Tokoh sosiologi muslim yaitu Ibnu
Khaldun merupakan seseorang yang berkebangsaan Tunisia. Ia lahir di Tunisia,
Afrika Utara pada permulaan bulan ramadhan tanggal 27 Mei 1332 (Faghirzadeh
dalam Ritzer, 2004:8). Terlahir dari keluarga Andalusia (Spanyol)
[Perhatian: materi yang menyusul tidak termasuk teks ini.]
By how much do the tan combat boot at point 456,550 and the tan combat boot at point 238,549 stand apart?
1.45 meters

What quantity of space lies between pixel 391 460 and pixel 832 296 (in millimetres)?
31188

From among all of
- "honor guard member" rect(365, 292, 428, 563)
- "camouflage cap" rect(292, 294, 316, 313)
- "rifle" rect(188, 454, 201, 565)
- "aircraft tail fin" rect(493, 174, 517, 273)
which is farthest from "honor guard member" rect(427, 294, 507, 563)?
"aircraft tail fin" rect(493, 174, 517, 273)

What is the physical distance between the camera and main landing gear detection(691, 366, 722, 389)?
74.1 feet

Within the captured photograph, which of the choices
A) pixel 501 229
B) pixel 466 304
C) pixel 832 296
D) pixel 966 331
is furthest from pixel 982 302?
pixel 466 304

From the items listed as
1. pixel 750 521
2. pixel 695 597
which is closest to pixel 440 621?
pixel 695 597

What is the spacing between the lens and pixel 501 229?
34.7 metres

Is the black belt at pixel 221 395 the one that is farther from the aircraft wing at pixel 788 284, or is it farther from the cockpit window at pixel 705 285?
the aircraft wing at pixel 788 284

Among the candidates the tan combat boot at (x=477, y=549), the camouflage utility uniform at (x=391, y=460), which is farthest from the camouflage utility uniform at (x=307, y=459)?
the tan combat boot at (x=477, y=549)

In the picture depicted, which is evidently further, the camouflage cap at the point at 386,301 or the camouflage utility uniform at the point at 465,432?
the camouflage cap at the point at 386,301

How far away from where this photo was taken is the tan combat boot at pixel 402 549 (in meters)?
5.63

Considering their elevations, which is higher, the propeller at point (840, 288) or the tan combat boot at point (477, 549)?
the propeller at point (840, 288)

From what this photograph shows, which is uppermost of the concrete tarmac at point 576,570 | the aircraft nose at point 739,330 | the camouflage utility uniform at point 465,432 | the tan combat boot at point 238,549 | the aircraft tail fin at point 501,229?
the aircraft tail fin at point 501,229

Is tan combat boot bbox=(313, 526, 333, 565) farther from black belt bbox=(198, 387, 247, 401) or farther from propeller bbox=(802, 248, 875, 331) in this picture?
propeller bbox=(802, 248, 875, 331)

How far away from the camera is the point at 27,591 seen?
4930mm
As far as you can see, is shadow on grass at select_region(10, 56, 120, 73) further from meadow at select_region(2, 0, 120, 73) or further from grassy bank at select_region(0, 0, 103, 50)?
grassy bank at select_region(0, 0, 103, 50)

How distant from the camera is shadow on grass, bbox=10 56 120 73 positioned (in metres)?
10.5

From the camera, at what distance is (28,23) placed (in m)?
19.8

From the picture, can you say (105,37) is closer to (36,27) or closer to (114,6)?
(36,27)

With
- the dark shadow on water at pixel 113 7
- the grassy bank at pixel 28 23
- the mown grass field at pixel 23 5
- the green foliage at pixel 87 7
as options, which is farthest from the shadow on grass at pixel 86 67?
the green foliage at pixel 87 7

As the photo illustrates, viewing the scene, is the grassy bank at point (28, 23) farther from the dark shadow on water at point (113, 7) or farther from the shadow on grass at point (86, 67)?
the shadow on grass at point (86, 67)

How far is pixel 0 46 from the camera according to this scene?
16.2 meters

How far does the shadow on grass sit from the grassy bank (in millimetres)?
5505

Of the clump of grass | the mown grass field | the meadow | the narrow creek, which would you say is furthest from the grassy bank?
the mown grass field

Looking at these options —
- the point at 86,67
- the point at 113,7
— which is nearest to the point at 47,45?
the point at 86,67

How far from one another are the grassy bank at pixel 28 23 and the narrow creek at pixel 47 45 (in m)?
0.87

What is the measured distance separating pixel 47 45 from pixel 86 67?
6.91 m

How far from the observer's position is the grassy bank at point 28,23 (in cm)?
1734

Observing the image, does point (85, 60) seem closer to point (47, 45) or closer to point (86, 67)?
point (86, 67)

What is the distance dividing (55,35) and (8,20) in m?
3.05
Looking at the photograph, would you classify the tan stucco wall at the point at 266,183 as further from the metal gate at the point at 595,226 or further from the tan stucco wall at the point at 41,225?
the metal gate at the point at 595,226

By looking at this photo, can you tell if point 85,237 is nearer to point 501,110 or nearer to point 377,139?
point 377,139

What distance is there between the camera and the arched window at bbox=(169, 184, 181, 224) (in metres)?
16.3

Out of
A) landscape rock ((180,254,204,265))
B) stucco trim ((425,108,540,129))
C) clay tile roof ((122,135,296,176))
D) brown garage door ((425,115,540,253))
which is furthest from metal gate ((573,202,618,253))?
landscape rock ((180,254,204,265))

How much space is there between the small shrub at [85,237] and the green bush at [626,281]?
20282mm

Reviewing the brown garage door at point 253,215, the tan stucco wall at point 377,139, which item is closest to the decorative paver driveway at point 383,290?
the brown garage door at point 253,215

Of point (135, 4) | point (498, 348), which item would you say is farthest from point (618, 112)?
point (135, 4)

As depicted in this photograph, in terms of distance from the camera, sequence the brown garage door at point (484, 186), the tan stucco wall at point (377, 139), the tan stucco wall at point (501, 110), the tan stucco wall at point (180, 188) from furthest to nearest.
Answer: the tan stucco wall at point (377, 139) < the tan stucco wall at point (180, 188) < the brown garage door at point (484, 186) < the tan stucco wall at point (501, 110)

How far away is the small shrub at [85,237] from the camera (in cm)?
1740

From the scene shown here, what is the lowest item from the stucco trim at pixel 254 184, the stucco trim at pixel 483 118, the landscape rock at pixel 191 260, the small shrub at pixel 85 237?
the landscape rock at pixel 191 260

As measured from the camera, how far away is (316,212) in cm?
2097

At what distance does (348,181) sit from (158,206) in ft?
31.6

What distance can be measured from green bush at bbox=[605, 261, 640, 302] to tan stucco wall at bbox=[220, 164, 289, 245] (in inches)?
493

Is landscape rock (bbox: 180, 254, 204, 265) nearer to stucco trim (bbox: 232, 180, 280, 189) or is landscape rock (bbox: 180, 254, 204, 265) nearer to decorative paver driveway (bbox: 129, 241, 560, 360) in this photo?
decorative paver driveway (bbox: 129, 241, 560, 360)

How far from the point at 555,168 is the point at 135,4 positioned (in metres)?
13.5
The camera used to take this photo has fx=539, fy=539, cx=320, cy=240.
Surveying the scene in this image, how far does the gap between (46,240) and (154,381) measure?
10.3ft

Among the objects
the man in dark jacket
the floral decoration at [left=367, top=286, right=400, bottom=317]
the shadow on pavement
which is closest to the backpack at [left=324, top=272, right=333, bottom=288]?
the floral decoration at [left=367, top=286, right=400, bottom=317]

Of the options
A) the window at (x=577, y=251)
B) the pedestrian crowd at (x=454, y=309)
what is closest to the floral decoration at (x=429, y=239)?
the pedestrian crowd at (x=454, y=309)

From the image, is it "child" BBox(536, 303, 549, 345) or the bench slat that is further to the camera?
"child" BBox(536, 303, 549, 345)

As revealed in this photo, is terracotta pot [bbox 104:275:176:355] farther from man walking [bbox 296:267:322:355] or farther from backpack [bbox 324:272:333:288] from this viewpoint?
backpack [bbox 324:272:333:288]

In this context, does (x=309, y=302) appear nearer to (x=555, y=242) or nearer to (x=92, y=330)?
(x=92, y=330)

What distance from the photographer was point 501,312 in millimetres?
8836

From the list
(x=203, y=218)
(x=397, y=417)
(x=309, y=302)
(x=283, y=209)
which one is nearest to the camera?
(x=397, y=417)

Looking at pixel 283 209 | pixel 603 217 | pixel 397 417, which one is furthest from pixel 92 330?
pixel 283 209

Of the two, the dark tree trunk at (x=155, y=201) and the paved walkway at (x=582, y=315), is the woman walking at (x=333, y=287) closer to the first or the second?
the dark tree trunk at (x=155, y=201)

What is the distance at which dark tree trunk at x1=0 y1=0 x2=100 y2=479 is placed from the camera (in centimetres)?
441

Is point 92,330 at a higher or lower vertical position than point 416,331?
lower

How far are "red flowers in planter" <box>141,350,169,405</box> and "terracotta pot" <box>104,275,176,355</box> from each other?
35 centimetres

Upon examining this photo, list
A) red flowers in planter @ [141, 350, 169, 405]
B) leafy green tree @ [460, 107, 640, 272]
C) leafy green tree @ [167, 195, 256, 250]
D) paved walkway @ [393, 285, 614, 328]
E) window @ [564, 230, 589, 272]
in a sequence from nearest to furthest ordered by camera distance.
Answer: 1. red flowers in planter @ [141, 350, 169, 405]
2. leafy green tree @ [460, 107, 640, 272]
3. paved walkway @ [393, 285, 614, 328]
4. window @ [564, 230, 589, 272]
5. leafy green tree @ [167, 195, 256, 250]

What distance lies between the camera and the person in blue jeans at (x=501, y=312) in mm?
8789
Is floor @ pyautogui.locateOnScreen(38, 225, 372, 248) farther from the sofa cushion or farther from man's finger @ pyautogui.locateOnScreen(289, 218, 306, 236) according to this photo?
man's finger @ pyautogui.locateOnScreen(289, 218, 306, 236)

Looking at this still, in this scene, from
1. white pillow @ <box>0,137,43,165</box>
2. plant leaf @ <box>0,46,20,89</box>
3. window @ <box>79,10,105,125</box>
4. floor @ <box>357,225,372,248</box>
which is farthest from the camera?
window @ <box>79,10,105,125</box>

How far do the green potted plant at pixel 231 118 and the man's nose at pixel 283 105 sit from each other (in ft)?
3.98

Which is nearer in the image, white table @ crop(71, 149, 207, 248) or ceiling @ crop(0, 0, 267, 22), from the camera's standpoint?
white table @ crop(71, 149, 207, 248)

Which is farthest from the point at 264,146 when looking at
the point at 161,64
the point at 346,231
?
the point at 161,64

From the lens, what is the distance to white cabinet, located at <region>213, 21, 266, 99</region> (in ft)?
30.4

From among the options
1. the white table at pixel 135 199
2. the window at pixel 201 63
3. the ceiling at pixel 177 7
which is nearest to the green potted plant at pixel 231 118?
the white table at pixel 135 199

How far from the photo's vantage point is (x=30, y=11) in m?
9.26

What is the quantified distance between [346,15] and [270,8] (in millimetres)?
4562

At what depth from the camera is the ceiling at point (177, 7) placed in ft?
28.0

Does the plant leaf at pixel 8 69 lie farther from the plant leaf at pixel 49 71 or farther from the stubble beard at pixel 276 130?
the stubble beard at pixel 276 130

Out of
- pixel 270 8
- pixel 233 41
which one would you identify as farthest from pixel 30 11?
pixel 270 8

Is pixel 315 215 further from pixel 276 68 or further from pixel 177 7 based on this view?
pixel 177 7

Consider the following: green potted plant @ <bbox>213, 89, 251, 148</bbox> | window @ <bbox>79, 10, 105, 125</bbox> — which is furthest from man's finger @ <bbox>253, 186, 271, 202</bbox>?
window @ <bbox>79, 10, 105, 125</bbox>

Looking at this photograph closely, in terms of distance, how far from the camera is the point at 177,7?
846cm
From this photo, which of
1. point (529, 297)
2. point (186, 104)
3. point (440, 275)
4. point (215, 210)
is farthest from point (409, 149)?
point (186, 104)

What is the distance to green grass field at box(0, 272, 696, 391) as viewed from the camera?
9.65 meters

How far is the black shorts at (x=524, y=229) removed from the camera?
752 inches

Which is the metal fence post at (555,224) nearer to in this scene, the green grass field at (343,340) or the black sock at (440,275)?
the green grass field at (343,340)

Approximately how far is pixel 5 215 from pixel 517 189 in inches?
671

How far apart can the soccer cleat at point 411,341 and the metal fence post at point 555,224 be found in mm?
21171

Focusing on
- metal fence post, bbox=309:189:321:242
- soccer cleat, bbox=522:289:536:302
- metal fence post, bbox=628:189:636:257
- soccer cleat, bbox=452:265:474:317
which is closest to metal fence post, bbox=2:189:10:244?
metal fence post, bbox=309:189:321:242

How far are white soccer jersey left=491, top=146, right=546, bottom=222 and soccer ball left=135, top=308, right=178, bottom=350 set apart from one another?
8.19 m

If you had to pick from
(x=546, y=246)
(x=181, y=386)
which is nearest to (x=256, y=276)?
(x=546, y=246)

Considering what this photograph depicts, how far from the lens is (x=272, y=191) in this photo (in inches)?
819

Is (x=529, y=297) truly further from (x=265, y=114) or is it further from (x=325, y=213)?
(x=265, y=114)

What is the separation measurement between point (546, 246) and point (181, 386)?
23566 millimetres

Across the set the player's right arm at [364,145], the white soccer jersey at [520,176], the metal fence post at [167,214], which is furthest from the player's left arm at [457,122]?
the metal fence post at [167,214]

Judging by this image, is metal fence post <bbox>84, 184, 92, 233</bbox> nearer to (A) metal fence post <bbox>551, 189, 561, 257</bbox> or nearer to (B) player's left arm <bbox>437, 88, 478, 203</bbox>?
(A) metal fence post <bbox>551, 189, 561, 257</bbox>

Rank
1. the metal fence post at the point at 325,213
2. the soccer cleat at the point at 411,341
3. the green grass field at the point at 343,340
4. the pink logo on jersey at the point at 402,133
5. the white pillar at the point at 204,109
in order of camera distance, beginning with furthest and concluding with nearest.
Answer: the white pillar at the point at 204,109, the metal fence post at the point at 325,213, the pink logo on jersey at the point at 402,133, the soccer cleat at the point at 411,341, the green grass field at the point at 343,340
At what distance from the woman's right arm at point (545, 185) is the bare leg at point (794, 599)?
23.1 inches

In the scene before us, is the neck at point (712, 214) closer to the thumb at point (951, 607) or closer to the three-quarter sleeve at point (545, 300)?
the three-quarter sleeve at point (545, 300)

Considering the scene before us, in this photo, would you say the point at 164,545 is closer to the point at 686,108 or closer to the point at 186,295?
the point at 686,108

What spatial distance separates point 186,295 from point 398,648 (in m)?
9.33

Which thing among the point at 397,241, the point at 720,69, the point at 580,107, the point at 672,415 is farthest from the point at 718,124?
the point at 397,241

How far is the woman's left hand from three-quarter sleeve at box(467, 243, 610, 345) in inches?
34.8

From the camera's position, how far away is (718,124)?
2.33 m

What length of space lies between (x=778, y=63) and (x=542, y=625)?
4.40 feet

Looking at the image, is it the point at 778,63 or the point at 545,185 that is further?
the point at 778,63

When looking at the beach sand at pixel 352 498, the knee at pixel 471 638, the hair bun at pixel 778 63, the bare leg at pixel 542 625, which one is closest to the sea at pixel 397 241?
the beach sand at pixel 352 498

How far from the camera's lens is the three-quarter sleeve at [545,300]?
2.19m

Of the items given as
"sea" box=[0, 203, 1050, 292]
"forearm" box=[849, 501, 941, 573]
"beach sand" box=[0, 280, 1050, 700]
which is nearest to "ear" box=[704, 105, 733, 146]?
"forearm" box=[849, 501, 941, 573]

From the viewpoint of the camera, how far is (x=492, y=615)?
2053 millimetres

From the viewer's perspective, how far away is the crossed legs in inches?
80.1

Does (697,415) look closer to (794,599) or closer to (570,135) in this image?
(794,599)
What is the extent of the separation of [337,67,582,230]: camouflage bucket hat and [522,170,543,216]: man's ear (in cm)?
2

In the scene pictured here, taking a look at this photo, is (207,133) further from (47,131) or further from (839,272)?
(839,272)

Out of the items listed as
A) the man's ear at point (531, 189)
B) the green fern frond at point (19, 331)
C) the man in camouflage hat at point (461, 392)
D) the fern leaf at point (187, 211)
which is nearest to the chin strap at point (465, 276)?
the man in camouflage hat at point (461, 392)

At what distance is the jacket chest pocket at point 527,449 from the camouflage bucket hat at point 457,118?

yang berimigrasi dari Andalusia (Spanyol) ke Tunisia pada pertengahan abad ke 7
H dan juga merupakan keluarga terpelajar, Ibnu Khaldun mengenyam
pendidikan dengan masuk ke sekolah al-Quran, kemudian mempelajari ilmu
matematika dan sejarah. Semasa hidupnya, ia bekerja sebagai duta besar,
bendeharawan, dan anggota dewan penasihat Sultan di berbagai negara seperti
Tunisia, Maroko, Spanyol, dan Aljazair. Seorang Ibnu Khaldun
bukan hanya orang yang memiliki akar yang kuat dalam hal keagamaan, ilmu
tassawuf, fikih, dan bahasa Arab, tetapi juga sebagai sarjana yang mempelajari
dan menguasai ilmu-ilmu sosial. Semua yang ada dalam dalam hidup Ibnu
Khaldun merupakan turunan dari ayahnya sendiri yaitu Abu Abdullah Muhammad. Setelah lama
malang melintang dalam dunia perpolitikan ayah Ibnu Khaldun mengundurkan diri
dan mengabdikan diri kepada dunia ilmu pengetahuan dan kesufian, ahli bahasa
dan sastra Arab.
Ayah Ibnu
Khaldun meninggal karena terkena penyakit pes yang mewabah pada tahun 1348-1349
M, pada waktu itu Ibnu Khladun baru berumur tujuh belas tahun.
Akibatnya, Ibnu Khaldun tidak bisa
melanjutkan studinya di Tunisia, dan juga pindahnya para ulama dan sastrawan
yang mengajari Ibnu Khaldun ke Magrib, al-Aqsa akibat serangan wabah pes. Namun
Ibnu Khaldun tidak patah semangat. Di masa muda, ia bekerja di istana Abu
Inan Fez pada tahun 755 Hijriyah (1354 M).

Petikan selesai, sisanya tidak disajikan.